Chinese get to build new bridge

Norway’s state highway department, Statens vegvesen, has decided that a Chinese construction that submitted the lowest bid to build a bridge in Trøndelag will get the job. Local politicians initially had balked, preferring to award the contract to one of two European firms despite their higher prices.

ILLUSTRATION: Statens vegvesen

The Sichuan Road and Bridge Group (SRBG) was reported to be relieved that it won the contract after all, pending a November 16 deadline for complaints from rival bidders. “This is very good news for us,” SRBG’s spokesman Alexandros Tsetsis told Norwegian Broadcasting (NRK).

The decision came after the county council in Nord-Trøndelag had first opted to dismiss the bid submitted by SRBG, even though it was NOK 40 million lower than the next-lowest of three bids submitted to build the bridge over the Beitstad Sound.
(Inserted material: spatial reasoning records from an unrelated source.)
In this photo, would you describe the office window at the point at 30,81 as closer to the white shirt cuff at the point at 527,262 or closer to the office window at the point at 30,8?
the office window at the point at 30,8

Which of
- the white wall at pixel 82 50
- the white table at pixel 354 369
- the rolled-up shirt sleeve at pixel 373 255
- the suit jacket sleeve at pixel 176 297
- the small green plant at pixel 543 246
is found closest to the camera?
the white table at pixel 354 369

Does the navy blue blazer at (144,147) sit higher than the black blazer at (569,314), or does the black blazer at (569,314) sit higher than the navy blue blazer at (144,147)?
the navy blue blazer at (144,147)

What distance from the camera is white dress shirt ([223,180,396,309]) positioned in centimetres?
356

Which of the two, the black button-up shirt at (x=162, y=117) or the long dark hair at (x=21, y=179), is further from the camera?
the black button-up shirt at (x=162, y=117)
It will reduce travel time between Steinkjær and Verran on County Roads 17 and 720.

The county officials had claimed the Chinese bid wouldn’t be accepted because Norway has no trade agreement with China. SRBG had been invited to compete for the project through an international call for bids, however, so the dismissal of the Chinese was deemed unfair in the end. SRBG officials complained bitterly.
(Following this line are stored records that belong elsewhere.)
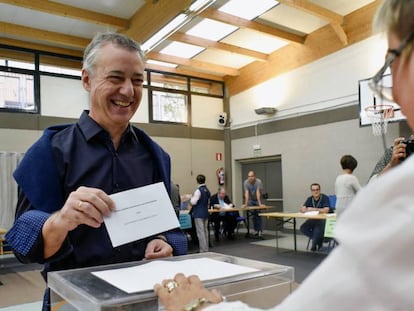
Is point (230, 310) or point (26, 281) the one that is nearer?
point (230, 310)

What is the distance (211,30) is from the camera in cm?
744

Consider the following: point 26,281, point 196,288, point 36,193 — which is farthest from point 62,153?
point 26,281

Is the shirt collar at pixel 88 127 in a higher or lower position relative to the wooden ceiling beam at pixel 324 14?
lower

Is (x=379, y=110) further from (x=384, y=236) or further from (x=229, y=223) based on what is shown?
(x=384, y=236)

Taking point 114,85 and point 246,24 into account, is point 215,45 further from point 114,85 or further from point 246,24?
point 114,85

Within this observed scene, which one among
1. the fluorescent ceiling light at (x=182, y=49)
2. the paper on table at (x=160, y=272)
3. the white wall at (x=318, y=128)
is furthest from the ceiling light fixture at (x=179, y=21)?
the paper on table at (x=160, y=272)

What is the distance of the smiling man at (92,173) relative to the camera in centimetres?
87

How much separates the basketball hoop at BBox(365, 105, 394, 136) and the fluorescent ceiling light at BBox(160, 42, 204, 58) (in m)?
4.00

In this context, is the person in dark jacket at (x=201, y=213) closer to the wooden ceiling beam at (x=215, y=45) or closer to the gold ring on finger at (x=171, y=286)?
the wooden ceiling beam at (x=215, y=45)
Others suspected the local county officials preferred doing business with rival bidders from Skanska of Sweden and PNC of Austria. Their rejection of the Chinese bid, meanwhile, set off worries that China would retaliate by refusing, for example, to accept salmon imports from Trøndelag. China and Norway only recently have ended a six-year diplomatic freeze set off by the Norwegian Nobel Committee’s decision to award the Nobel Peace Prize to a Chinese dissident in 2010. Government politicians feared the bridge dispute would spoil relations between the two countries once again.

The county ultimately turned the decision over to the experts at Statens vegvesen, which cited SBRG’s “efficient work” and ultimately decided it was best-suited to build the 580-meter-long bridge that the Chinese will build for less than NOK 300 million.

Now state highway officials say construction will start by the end of the year. “In order to avoid delays in the purchasing process, building of the bridge can start in the beginning of December,” Jo-Bernt Brønstad, project leader for Statens vegvesen, told NRK.